Data provided:
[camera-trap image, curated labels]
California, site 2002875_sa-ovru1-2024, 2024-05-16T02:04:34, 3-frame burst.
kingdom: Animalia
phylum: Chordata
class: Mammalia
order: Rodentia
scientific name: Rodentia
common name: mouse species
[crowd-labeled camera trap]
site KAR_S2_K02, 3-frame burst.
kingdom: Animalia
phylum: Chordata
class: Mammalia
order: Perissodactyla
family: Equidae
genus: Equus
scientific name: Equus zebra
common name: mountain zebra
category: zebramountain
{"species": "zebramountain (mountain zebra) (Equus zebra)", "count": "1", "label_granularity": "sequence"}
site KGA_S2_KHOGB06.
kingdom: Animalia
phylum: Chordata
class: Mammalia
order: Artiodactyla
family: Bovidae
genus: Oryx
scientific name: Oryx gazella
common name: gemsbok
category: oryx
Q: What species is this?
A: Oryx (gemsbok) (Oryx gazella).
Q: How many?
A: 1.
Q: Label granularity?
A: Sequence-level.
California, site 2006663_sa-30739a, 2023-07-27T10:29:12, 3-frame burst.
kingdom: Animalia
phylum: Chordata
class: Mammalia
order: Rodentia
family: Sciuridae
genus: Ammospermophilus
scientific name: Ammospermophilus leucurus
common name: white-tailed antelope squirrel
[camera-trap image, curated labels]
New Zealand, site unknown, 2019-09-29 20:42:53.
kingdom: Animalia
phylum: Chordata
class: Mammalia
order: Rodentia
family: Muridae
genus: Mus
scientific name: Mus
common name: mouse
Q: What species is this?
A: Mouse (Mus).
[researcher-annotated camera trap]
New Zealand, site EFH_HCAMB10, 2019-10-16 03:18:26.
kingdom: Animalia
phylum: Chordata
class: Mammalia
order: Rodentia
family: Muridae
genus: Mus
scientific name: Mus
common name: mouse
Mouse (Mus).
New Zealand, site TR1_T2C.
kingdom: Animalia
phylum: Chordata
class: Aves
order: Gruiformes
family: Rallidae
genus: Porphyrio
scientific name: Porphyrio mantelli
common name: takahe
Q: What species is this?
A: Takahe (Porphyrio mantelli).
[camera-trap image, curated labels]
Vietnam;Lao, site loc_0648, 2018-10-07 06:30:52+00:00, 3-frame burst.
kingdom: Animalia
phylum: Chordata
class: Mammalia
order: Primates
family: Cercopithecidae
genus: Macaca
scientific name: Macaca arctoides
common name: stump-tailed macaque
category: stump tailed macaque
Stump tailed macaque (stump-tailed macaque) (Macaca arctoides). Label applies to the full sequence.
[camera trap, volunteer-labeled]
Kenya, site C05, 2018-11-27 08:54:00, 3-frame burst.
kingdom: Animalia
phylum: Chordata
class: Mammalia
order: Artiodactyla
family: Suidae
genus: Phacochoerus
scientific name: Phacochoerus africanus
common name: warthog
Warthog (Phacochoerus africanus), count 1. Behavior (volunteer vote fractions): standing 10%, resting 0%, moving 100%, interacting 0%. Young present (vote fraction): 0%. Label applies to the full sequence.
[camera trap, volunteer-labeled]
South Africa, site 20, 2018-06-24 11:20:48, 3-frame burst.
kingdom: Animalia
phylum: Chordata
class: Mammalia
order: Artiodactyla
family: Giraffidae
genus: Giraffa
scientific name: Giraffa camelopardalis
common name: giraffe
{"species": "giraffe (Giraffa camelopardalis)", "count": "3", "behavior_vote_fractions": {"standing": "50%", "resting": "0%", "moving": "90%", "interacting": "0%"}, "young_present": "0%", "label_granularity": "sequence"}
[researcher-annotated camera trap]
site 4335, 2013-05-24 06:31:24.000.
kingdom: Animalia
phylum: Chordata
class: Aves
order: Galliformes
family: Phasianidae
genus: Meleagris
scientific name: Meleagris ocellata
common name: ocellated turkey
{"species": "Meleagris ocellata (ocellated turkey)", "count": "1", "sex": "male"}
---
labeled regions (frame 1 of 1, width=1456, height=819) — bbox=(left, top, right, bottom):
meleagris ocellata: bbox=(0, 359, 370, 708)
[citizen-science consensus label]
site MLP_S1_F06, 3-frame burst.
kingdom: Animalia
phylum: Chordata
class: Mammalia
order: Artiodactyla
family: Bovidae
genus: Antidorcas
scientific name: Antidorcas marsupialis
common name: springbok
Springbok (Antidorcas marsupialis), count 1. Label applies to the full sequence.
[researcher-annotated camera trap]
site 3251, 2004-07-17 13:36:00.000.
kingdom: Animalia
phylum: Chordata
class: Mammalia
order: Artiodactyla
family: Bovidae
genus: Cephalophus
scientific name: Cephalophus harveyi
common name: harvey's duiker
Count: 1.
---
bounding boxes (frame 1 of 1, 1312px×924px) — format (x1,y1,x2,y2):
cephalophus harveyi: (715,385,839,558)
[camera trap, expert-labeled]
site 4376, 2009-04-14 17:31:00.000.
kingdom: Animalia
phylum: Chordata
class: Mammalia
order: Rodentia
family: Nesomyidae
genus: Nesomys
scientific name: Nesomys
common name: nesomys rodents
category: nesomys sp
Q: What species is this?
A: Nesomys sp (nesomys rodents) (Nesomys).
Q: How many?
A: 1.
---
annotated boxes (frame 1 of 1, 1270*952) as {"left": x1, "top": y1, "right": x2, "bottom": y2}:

The task: When you copy the data, keep every line word for word.

Reply:
[camera-trap image, curated labels]
California, site 2002875_sa-ovru1-2024, 2024-05-16T02:04:34, 3-frame burst.
kingdom: Animalia
phylum: Chordata
class: Mammalia
order: Rodentia
scientific name: Rodentia
common name: mouse species
[crowd-labeled camera trap]
site KAR_S2_K02, 3-frame burst.
kingdom: Animalia
phylum: Chordata
class: Mammalia
order: Perissodactyla
family: Equidae
genus: Equus
scientific name: Equus zebra
common name: mountain zebra
category: zebramountain
{"species": "zebramountain (mountain zebra) (Equus zebra)", "count": "1", "label_granularity": "sequence"}
site KGA_S2_KHOGB06.
kingdom: Animalia
phylum: Chordata
class: Mammalia
order: Artiodactyla
family: Bovidae
genus: Oryx
scientific name: Oryx gazella
common name: gemsbok
category: oryx
Q: What species is this?
A: Oryx (gemsbok) (Oryx gazella).
Q: How many?
A: 1.
Q: Label granularity?
A: Sequence-level.
California, site 2006663_sa-30739a, 2023-07-27T10:29:12, 3-frame burst.
kingdom: Animalia
phylum: Chordata
class: Mammalia
order: Rodentia
family: Sciuridae
genus: Ammospermophilus
scientific name: Ammospermophilus leucurus
common name: white-tailed antelope squirrel
[camera-trap image, curated labels]
New Zealand, site unknown, 2019-09-29 20:42:53.
kingdom: Animalia
phylum: Chordata
class: Mammalia
order: Rodentia
family: Muridae
genus: Mus
scientific name: Mus
common name: mouse
Q: What species is this?
A: Mouse (Mus).
[researcher-annotated camera trap]
New Zealand, site EFH_HCAMB10, 2019-10-16 03:18:26.
kingdom: Animalia
phylum: Chordata
class: Mammalia
order: Rodentia
family: Muridae
genus: Mus
scientific name: Mus
common name: mouse
Mouse (Mus).
New Zealand, site TR1_T2C.
kingdom: Animalia
phylum: Chordata
class: Aves
order: Gruiformes
family: Rallidae
genus: Porphyrio
scientific name: Porphyrio mantelli
common name: takahe
Q: What species is this?
A: Takahe (Porphyrio mantelli).
[camera-trap image, curated labels]
Vietnam;Lao, site loc_0648, 2018-10-07 06:30:52+00:00, 3-frame burst.
kingdom: Animalia
phylum: Chordata
class: Mammalia
order: Primates
family: Cercopithecidae
genus: Macaca
scientific name: Macaca arctoides
common name: stump-tailed macaque
category: stump tailed macaque
Stump tailed macaque (stump-tailed macaque) (Macaca arctoides). Label applies to the full sequence.
[camera trap, volunteer-labeled]
Kenya, site C05, 2018-11-27 08:54:00, 3-frame burst.
kingdom: Animalia
phylum: Chordata
class: Mammalia
order: Artiodactyla
family: Suidae
genus: Phacochoerus
scientific name: Phacochoerus africanus
common name: warthog
Warthog (Phacochoerus africanus), count 1. Behavior (volunteer vote fractions): standing 10%, resting 0%, moving 100%, interacting 0%. Young present (vote fraction): 0%. Label applies to the full sequence.
[camera trap, volunteer-labeled]
South Africa, site 20, 2018-06-24 11:20:48, 3-frame burst.
kingdom: Animalia
phylum: Chordata
class: Mammalia
order: Artiodactyla
family: Giraffidae
genus: Giraffa
scientific name: Giraffa camelopardalis
common name: giraffe
{"species": "giraffe (Giraffa camelopardalis)", "count": "3", "behavior_vote_fractions": {"standing": "50%", "resting": "0%", "moving": "90%", "interacting": "0%"}, "young_present": "0%", "label_granularity": "sequence"}
[researcher-annotated camera trap]
site 4335, 2013-05-24 06:31:24.000.
kingdom: Animalia
phylum: Chordata
class: Aves
order: Galliformes
family: Phasianidae
genus: Meleagris
scientific name: Meleagris ocellata
common name: ocellated turkey
{"species": "Meleagris ocellata (ocellated turkey)", "count": "1", "sex": "male"}
---
labeled regions (frame 1 of 1, width=1456, height=819) — bbox=(left, top, right, bottom):
meleagris ocellata: bbox=(0, 359, 370, 708)
[citizen-science consensus label]
site MLP_S1_F06, 3-frame burst.
kingdom: Animalia
phylum: Chordata
class: Mammalia
order: Artiodactyla
family: Bovidae
genus: Antidorcas
scientific name: Antidorcas marsupialis
common name: springbok
Springbok (Antidorcas marsupialis), count 1. Label applies to the full sequence.
[researcher-annotated camera trap]
site 3251, 2004-07-17 13:36:00.000.
kingdom: Animalia
phylum: Chordata
class: Mammalia
order: Artiodactyla
family: Bovidae
genus: Cephalophus
scientific name: Cephalophus harveyi
common name: harvey's duiker
Count: 1.
---
bounding boxes (frame 1 of 1, 1312px×924px) — format (x1,y1,x2,y2):
cephalophus harveyi: (715,385,839,558)
[camera trap, expert-labeled]
site 4376, 2009-04-14 17:31:00.000.
kingdom: Animalia
phylum: Chordata
class: Mammalia
order: Rodentia
family: Nesomyidae
genus: Nesomys
scientific name: Nesomys
common name: nesomys rodents
category: nesomys sp
Q: What species is this?
A: Nesomys sp (nesomys rodents) (Nesomys).
Q: How many?
A: 1.
---
annotated boxes (frame 1 of 1, 1270*952) as {"left": x1, "top": y1, "right": x2, "bottom": y2}:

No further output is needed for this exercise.